## PAGE TEXT
# # # # # # #
The survivalist perspective, in accordance with the principle of individuality, sees society as nothing more than a random aggregate of individuals who share, at most, some common interests. There are no inherent bonds linking any of them together on an ontological level. Because of this, survivalism inclines towards a policy where every individual should be left to provide for him or herself as best one can or turn to voluntary charities for support. From the survivalist perspective each person is responsible for his or her own welfare and has no right to claim support from anyone else, nor is there any obligation for anyone to provide such support.
The entitlist view and the survivalist perspective are diametrically opposed. In accord with the principle of community the entitlist perspective sees society as a cohesive unit in which all individuality is minimized. It asserts that if the state does not provide an individual with the basics of life under all circumstances then the state denies the value of that life. The entitlist perspective claims that people who cannot secure the necessities of life themselves, do not forfeit their status as human beings. Hence, society should not sit idly by while its members suffer, even if such suffering results solely from their own inaction. From the entitlist perspective every individual is guaranteed the basics of life, which should be supplied by the state without any reference to whatever actions that individual may happen to take.19 Thus the entitlist would be inclined to support a policy of life-long and unconditional welfare that places no claims upon the recipient.
The developmentalist perspective attempts to offer something of a middle ground between these extremes. Within this view all rights entail correlative responsibilities.20 Hence, it becomes incumbent upon individuals to work in order for them to provide the means for the state to carry out its mission of caring for its citizens.21 This outlook sees personal achievements as the product of individual initiative, but recognizes also that these achievements presuppose institutions requiring extensive social cooperation such as families, schools, et cetera. Therefore, the benefits accruing from such cooperation should, to some extent, be shared with society as a whole.
From the developmentalist view the relationship between the individual and society is essentially symbiotic. Each individual is related to, and dependent upon, every other member of society as well as being dependent upon society as a whole. Thus, the developmentalist perspective supports a policy where the recipient of society's assistance has an obligation to strive toward self-actualization and financial self-sufficiency.
The entitlist outlook sees society exclusively as a whole and fails to recognize the value of the very individuals it seeks to help most. Therefore, it regards the developmentalist and the survivalist perspectives as demeaning to the poor. However, by allowing the poor to receive benefits, but not encouraging the poor to develop their own potential and requesting other members of society to bear the cost of these benefits, entitlism treats these same poor people not as full and active members of society, but more as wards of the state. Because the poor are not encouraged to develop their own unique potentialities, those potentialities may very well become lost to society forever. Thus, though well-intentioned, such compassion benefits neither the poor nor society, but diminishes the resources (economic and otherwise) of both. This is because the entitlist perspective inclines the recipients of aid toward passivity, in that they receive aid, but have no correlative responsibility toward others in this respect.
In short, entitlism fails to recognize the value of cultivating the person.
# # # # # # #
## STATED GOAL 1
In the passage on welfare perspectives, condense the paragraph beginning "From the developmentalist view the relationship" into a shorter version that keeps its main facts.

Segmentation data
# # # # # # #
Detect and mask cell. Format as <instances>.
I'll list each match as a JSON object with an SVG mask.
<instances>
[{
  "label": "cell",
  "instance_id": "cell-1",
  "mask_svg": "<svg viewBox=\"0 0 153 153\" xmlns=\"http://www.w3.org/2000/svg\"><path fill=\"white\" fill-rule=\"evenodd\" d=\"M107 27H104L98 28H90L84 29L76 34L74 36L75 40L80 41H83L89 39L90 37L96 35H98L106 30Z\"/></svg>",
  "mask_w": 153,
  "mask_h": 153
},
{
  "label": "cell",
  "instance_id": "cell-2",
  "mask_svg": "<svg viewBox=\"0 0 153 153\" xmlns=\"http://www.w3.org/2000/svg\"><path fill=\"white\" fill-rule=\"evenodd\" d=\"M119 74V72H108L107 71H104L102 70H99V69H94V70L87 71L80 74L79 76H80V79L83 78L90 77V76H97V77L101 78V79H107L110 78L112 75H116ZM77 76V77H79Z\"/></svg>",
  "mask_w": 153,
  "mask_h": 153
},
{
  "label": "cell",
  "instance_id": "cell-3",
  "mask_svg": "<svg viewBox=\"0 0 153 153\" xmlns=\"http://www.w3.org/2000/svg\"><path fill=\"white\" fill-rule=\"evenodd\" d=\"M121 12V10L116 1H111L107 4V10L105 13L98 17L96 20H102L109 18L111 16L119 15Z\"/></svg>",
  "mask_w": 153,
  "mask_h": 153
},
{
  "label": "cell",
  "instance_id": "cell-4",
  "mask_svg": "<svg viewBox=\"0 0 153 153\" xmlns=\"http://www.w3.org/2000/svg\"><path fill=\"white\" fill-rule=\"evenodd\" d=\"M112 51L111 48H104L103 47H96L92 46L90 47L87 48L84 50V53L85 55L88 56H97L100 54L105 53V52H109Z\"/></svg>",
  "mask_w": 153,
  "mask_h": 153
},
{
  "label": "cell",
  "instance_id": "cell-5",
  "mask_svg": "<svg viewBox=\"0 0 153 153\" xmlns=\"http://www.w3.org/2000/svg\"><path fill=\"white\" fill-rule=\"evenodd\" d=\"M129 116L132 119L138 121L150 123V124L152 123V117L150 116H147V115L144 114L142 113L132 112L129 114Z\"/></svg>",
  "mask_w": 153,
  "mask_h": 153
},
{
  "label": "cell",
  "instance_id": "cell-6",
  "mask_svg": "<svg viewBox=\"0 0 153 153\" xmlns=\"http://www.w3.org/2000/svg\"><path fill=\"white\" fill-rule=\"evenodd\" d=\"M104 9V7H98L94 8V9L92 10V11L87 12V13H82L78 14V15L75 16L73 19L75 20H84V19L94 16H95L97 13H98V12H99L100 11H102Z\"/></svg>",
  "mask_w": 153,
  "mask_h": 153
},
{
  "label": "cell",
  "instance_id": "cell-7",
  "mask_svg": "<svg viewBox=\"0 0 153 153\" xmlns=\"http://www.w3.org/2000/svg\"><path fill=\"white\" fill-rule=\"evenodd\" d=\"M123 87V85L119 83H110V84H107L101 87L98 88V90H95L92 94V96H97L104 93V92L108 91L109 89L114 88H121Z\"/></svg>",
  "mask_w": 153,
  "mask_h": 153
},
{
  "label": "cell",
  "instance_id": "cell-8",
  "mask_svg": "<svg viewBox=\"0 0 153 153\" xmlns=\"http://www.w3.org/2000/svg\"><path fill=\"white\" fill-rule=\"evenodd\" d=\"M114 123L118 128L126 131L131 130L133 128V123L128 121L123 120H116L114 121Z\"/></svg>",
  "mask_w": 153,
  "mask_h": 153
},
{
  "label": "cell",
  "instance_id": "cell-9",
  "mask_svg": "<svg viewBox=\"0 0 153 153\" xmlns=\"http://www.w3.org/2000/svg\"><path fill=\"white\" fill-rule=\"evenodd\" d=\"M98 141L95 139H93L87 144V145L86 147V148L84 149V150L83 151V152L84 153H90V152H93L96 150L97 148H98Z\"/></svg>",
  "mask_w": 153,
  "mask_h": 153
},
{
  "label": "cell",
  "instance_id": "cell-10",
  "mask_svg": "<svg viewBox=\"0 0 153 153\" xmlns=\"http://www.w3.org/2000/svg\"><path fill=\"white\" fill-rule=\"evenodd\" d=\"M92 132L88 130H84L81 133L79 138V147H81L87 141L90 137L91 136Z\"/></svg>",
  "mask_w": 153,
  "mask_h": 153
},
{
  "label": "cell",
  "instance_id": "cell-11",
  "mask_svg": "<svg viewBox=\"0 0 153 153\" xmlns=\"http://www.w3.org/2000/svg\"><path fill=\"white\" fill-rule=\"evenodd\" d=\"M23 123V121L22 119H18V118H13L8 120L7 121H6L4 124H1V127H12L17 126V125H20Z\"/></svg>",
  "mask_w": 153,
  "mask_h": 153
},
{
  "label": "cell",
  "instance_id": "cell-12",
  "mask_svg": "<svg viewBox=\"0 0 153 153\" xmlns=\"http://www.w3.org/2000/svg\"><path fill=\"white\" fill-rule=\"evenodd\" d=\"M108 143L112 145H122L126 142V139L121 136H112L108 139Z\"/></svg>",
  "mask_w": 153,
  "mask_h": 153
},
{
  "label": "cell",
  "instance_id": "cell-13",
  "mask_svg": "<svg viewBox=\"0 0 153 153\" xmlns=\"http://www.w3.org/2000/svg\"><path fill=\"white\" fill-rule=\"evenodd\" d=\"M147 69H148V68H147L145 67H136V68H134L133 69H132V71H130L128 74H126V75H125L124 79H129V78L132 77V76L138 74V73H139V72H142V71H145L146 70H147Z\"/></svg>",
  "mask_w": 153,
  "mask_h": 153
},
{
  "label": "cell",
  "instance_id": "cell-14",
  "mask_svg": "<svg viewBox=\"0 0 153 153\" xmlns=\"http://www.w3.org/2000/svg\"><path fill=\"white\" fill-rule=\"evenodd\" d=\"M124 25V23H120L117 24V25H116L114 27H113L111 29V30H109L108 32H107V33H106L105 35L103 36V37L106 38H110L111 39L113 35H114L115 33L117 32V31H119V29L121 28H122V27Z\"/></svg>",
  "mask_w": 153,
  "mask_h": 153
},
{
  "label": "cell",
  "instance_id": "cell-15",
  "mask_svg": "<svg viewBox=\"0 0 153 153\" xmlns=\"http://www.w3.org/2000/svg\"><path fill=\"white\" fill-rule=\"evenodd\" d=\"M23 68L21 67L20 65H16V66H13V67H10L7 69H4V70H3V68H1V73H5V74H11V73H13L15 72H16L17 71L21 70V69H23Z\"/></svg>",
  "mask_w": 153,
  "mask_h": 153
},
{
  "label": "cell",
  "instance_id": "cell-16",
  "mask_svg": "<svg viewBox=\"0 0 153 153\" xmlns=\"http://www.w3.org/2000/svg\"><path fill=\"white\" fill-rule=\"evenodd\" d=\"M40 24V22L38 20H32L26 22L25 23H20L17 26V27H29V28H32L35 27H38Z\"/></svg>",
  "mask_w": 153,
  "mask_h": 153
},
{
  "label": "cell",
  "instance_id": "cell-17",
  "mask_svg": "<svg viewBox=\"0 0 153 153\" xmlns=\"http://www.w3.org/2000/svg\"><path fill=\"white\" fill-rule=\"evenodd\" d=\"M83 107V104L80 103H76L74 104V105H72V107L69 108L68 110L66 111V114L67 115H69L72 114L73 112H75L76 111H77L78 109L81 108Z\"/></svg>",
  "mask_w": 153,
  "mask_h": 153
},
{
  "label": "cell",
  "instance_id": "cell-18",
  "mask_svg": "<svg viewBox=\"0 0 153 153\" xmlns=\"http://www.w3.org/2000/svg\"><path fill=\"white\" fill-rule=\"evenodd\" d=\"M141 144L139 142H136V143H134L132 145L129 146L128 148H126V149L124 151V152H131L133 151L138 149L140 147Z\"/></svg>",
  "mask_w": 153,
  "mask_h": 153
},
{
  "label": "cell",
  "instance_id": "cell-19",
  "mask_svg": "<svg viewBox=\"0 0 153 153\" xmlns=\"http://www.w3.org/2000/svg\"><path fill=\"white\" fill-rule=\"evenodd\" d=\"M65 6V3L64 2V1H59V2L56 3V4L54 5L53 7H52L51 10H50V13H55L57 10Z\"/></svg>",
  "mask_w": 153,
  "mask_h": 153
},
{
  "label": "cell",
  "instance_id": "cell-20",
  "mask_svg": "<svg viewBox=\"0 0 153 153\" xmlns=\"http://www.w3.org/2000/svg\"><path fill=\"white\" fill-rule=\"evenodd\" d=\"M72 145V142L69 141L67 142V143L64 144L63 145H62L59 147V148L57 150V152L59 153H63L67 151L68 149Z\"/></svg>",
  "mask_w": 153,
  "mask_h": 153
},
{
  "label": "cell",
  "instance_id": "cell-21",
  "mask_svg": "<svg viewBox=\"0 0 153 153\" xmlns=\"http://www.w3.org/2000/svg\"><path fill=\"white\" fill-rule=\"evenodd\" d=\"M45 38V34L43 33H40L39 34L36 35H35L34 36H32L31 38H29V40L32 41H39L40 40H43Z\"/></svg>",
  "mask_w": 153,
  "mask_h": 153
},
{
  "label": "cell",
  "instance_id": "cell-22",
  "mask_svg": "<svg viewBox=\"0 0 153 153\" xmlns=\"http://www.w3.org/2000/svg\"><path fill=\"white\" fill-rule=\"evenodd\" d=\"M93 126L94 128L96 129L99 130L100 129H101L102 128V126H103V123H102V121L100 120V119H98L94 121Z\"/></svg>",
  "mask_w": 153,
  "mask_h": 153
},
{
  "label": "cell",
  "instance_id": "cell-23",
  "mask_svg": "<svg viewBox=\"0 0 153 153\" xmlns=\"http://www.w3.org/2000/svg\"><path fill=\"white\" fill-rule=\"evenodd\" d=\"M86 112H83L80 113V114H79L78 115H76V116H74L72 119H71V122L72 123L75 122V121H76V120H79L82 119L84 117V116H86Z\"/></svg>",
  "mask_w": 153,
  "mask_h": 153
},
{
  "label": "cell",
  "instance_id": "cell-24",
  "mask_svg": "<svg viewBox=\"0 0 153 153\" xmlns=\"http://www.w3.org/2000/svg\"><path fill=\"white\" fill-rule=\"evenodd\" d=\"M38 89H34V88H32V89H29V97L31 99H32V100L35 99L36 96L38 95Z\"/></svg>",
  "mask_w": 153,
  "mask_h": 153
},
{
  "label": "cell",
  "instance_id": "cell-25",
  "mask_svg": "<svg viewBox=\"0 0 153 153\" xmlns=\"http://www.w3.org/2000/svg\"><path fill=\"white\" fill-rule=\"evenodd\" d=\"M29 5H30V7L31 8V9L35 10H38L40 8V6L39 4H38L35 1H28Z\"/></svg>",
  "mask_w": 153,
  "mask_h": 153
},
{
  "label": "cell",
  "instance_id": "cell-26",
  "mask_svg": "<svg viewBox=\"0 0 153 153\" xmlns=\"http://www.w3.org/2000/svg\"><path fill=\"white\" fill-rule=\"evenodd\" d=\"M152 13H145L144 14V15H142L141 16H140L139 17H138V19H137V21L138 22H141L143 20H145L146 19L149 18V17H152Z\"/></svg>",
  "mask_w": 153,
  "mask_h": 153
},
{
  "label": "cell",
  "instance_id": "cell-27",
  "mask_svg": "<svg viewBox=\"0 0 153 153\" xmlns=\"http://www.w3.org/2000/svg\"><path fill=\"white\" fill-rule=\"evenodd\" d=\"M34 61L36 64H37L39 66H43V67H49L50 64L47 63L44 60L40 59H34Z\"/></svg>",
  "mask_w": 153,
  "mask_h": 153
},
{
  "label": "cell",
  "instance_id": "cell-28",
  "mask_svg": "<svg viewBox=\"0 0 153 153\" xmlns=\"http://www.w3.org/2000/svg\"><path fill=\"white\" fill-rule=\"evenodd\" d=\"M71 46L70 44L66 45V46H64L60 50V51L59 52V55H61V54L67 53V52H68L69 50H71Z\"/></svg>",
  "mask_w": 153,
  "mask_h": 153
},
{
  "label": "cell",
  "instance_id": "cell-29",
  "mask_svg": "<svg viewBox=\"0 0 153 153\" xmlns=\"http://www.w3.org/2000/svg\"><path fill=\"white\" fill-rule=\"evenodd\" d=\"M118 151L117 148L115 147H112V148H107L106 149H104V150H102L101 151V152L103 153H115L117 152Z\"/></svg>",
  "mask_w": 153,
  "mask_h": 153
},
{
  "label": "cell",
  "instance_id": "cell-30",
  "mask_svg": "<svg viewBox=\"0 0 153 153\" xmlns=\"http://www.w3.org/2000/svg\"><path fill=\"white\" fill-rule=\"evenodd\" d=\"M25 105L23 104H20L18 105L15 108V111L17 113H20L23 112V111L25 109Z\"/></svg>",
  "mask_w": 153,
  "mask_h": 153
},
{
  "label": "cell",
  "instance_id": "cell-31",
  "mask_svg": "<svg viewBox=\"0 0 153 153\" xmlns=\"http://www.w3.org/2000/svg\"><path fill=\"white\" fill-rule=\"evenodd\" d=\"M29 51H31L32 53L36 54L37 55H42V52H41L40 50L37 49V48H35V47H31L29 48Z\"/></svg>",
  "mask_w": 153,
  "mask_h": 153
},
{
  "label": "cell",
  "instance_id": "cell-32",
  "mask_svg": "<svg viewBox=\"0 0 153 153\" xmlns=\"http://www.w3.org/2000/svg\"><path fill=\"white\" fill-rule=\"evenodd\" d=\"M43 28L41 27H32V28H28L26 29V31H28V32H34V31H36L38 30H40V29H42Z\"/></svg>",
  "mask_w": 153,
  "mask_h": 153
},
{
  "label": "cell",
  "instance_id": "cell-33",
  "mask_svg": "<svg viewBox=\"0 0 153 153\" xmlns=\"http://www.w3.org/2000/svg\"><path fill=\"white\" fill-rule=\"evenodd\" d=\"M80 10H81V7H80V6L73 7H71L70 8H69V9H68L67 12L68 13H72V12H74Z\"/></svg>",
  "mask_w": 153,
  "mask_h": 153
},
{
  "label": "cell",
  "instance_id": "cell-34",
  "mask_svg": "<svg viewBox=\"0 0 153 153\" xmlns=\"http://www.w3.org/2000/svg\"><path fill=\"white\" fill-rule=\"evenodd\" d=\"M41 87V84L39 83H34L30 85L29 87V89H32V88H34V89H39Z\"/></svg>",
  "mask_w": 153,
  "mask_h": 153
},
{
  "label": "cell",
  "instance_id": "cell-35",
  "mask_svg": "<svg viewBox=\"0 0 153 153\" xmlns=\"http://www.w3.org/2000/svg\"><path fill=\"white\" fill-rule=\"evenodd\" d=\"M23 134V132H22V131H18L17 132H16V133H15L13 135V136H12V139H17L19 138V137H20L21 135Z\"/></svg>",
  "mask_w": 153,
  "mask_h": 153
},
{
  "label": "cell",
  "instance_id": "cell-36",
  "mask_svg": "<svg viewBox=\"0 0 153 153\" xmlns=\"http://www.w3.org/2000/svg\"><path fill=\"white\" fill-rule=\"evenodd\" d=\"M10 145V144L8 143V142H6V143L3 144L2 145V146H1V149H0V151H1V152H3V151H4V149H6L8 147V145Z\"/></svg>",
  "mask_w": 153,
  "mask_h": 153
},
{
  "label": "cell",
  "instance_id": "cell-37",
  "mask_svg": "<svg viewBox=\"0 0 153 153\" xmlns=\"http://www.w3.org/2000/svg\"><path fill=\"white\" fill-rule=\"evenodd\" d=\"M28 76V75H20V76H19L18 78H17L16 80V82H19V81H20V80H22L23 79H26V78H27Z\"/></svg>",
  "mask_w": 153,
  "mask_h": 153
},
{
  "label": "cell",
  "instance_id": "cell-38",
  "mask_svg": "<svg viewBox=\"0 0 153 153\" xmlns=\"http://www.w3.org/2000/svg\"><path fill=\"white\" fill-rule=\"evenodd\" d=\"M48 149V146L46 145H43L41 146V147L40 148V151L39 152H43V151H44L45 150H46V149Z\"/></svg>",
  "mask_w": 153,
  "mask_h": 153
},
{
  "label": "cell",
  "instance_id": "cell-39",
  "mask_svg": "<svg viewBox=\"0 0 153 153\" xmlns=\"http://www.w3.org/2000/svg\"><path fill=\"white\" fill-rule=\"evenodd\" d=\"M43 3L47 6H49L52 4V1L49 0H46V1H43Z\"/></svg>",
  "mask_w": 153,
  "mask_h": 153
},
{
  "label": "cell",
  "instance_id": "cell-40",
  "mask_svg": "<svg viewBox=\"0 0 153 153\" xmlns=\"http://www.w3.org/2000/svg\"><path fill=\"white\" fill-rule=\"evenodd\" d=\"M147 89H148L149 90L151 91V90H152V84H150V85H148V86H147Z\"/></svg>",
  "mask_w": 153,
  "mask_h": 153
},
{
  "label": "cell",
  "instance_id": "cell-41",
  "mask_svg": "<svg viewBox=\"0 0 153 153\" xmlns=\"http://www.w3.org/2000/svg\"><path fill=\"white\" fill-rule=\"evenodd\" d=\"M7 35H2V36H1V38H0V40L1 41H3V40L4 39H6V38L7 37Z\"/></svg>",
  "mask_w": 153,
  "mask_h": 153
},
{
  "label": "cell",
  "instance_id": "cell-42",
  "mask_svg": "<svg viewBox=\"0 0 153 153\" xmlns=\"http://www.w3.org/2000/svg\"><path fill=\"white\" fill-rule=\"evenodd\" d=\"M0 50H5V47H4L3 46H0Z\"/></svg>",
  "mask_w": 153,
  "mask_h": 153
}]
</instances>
# # # # # # #
## STATED GOAL 2
Determine how many lines of the records contain the string "instances", and reply with that number alone.

## OUTPUT 1
The developmentalist view treats the relationship between the individual and society as symbiotic, with each person dependent on every other member and on society as a whole. It therefore favors a policy that obliges recipients of society's assistance to strive toward self-actualization and financial self-sufficiency.

## OUTPUT 2
3